I believe sjm has played 14.1 with him, perhaps he will weigh in on the subject.


It doesn't surprise me that Rolando would show an interest in make-up and handicapping systems of other leagues. He was, until he moved to the Saratoga Springs area of upstate New York, the league director for Amsterdam Billiards' 8-ball, 9-ball, and 14.1 leagues at their original location on the west side.

He didn't just set up matches and record results, Rolando would take a keen interest in watching matches from a distance during league nights. Although he had a "formula" for maintaining handicaps he was cautious or new and seasoned league players and would "observe" and adjust handicaps often.

SJM, Steve Lipsky, and possibly Tony Robles, and Ginky, may have played Rolando at some point during the many years he was with Amsterdam.

Last i spoke to him he was concentrating on making cues and honing his skills in that regard.

He is/was also considered on of the top cue mechanics in NY.

Steve Lipsky
03-28-2007, 08:47 AM
He said in the early part of that video that the AVERAGE RUN in many top level tournaments in only 7 (maybe he said 17) balls.

Is that correct?

14.1 average runs are not very meaningful in my opinion. They are based on innings, which, of course, are not always offensive. If you get into just a couple safe battles with your opponent, even an otherwise well-played game will have an average run somewhere below 10.

Thorsten blew the statistic out of the water when he finished a tournament with a grand average run (of all his games put together) around 50! To put that into perspective, in the older days, people could win tournaments with a grand average around 15, I think.

I think the average run stat in 14.1 would make a whole lot more sense if innings consisting entirely of a safe were discounted from the denominator.

- Steve

howaboutnever
03-28-2007, 09:50 AM
...I think he's the main reason alot of people look foward to going to
amsterdam at all....he's their great treasure.

justnum
03-28-2007, 10:15 AM
From Rolondo Aravena's philosophical approach to billiard instructions I was able to place well in his straight pool league. Gotta pay attention to the details if your going to catch everything he is saying, and having a solid foundation in knowledge helps.
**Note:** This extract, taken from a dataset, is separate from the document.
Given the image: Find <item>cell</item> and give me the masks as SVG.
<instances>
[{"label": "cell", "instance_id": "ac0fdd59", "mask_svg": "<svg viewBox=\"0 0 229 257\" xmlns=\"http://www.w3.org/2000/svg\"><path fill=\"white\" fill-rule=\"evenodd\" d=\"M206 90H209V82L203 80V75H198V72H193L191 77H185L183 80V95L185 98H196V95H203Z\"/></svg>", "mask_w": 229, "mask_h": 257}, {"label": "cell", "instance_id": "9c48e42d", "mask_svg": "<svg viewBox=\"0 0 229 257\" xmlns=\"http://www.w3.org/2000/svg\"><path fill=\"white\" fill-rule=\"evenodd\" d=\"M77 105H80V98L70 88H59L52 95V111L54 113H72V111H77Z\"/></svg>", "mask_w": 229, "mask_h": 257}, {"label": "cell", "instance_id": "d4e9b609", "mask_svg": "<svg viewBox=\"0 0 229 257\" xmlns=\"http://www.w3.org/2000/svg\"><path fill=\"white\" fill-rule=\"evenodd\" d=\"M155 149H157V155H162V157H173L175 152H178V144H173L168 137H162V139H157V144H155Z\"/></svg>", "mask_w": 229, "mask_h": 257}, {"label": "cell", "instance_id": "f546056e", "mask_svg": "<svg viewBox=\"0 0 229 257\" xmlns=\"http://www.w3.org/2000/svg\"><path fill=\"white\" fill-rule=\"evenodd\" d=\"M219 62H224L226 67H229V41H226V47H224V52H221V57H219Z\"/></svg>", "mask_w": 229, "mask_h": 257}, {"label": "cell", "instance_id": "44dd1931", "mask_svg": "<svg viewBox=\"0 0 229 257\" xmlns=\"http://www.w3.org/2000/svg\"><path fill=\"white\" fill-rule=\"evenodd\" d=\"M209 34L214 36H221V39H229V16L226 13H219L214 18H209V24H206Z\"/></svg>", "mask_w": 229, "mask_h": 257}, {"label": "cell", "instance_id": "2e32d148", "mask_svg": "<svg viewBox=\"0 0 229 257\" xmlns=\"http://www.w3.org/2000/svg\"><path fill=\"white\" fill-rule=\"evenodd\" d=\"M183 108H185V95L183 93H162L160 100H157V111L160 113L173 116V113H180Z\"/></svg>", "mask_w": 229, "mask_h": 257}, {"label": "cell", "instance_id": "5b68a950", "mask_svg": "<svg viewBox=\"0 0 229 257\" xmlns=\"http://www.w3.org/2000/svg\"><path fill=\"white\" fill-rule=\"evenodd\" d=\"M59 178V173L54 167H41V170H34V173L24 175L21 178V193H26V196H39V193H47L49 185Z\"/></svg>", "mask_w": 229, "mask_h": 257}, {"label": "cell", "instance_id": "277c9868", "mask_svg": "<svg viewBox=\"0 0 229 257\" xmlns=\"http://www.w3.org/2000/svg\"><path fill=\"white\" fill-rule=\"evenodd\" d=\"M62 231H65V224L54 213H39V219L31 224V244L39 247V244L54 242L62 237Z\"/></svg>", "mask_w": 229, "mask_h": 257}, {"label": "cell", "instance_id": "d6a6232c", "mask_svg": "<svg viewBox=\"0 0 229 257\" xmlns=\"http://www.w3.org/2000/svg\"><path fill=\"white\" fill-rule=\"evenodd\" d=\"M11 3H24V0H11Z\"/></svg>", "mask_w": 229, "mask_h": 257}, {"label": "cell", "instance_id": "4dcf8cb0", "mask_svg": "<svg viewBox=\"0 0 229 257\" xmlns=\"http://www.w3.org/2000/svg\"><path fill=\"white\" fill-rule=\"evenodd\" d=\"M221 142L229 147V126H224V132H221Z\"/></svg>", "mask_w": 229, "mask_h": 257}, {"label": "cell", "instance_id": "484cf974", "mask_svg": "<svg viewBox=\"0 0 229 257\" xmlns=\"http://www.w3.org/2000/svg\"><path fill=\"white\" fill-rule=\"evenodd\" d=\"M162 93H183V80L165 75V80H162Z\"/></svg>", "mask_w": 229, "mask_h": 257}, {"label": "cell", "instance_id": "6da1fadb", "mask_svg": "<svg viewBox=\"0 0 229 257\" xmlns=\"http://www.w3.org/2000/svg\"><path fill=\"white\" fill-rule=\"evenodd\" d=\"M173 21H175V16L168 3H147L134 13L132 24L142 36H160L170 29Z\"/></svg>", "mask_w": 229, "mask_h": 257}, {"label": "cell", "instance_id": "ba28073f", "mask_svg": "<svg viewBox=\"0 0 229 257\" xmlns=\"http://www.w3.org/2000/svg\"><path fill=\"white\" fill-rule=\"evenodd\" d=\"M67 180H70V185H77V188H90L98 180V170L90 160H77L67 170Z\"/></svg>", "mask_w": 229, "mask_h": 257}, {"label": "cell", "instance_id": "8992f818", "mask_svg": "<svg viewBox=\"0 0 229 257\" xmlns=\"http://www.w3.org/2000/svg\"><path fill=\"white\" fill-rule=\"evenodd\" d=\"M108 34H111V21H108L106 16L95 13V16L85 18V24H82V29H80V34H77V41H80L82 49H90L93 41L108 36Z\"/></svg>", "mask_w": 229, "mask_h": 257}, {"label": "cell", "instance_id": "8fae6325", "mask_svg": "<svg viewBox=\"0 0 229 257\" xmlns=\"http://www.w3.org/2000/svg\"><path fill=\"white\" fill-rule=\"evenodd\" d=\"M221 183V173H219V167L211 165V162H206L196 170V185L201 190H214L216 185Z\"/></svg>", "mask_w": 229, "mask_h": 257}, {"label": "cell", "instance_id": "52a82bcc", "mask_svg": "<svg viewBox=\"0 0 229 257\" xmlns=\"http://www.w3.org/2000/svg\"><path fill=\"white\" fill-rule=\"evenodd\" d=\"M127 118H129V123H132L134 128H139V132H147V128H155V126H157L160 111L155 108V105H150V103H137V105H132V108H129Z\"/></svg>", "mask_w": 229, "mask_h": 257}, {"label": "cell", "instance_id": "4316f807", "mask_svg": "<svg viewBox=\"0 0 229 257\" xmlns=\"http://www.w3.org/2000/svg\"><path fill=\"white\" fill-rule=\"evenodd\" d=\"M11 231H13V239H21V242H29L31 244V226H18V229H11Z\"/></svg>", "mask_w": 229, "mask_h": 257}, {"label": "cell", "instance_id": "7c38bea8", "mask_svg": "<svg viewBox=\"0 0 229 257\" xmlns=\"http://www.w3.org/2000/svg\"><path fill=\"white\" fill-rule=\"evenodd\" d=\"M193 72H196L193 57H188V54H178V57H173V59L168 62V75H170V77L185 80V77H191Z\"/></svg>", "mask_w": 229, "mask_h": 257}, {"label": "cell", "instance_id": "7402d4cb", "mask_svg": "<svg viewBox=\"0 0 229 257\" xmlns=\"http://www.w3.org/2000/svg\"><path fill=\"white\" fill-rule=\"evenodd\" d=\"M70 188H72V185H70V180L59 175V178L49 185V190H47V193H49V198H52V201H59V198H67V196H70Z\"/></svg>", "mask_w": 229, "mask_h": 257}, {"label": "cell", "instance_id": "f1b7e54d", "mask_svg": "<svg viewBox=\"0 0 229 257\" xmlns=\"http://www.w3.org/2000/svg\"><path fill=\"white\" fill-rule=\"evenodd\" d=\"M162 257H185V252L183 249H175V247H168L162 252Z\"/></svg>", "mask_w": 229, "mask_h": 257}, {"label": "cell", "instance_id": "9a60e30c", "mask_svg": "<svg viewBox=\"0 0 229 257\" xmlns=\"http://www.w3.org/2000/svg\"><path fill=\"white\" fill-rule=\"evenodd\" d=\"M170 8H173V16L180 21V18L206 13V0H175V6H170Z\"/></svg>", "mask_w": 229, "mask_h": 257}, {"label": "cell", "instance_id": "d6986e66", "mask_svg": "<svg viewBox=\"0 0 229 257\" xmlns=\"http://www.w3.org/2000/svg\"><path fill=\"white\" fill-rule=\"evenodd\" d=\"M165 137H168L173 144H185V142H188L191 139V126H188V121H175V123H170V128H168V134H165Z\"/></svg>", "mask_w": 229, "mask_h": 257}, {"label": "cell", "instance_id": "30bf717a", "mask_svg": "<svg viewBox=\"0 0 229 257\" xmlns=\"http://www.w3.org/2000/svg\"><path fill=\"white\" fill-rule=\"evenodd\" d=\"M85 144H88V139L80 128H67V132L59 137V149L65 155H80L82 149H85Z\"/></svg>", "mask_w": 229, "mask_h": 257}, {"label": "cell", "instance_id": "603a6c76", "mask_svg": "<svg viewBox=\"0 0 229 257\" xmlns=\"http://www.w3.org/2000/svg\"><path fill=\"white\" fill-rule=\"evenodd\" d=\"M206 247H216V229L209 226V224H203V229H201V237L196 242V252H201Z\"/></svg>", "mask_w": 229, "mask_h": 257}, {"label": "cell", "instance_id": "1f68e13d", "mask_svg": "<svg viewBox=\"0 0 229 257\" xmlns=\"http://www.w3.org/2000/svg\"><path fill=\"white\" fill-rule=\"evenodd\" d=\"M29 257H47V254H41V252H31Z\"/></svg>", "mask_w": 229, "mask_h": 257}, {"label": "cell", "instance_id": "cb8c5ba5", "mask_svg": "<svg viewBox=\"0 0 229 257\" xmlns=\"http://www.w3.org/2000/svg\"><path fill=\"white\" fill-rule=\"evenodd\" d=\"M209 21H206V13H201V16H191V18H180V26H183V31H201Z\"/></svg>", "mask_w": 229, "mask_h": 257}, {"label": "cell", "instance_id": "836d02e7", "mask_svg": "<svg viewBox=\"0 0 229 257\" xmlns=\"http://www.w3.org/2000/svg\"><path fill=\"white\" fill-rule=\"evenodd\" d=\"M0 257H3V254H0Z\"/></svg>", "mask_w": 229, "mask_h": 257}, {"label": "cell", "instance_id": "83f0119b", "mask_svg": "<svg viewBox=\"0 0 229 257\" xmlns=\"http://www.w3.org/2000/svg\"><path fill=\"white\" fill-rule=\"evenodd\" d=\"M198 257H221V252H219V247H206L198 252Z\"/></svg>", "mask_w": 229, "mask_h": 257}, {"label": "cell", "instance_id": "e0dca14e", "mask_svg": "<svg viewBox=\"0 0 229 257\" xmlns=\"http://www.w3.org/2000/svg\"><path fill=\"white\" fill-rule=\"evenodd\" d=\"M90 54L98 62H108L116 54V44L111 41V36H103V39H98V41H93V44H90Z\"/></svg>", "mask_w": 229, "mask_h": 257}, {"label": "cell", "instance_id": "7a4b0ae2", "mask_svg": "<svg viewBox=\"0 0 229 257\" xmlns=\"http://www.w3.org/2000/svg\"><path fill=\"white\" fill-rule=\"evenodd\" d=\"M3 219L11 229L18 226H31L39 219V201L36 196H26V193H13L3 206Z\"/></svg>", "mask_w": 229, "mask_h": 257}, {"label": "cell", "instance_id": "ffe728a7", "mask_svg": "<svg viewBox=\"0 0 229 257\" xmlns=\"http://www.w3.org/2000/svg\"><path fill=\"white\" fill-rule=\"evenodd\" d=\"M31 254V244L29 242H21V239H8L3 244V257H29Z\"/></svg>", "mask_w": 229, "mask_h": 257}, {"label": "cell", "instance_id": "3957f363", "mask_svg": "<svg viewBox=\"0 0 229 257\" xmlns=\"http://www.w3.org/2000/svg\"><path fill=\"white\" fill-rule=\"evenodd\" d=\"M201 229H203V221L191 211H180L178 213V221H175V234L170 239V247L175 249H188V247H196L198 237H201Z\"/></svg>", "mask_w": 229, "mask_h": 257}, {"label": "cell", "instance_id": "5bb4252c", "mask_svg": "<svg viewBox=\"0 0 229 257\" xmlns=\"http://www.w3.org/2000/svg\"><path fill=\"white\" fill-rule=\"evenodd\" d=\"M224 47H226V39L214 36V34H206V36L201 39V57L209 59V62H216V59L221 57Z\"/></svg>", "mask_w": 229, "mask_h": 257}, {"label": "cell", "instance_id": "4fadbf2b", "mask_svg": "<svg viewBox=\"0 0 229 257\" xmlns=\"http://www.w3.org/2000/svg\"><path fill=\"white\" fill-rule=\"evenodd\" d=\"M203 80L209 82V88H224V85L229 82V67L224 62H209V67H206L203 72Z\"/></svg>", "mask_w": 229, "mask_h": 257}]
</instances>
I oughtta get back to that league but you know how work can get, I do not want to burn out by doing to much this season.

Gerry
03-28-2007, 01:26 PM
I think the average run stat in 14.1 would make a whole lot more sense if innings consisting entirely of a safe were discounted from the denominator.

- Steve


I couldn't agree more Steve! safety innings should be throw aways when computing BPI. An inning should only count if you pocket a ball, no safeties, no breaks, no intentional called safe and pocket a ball.......just when you are trying to score points!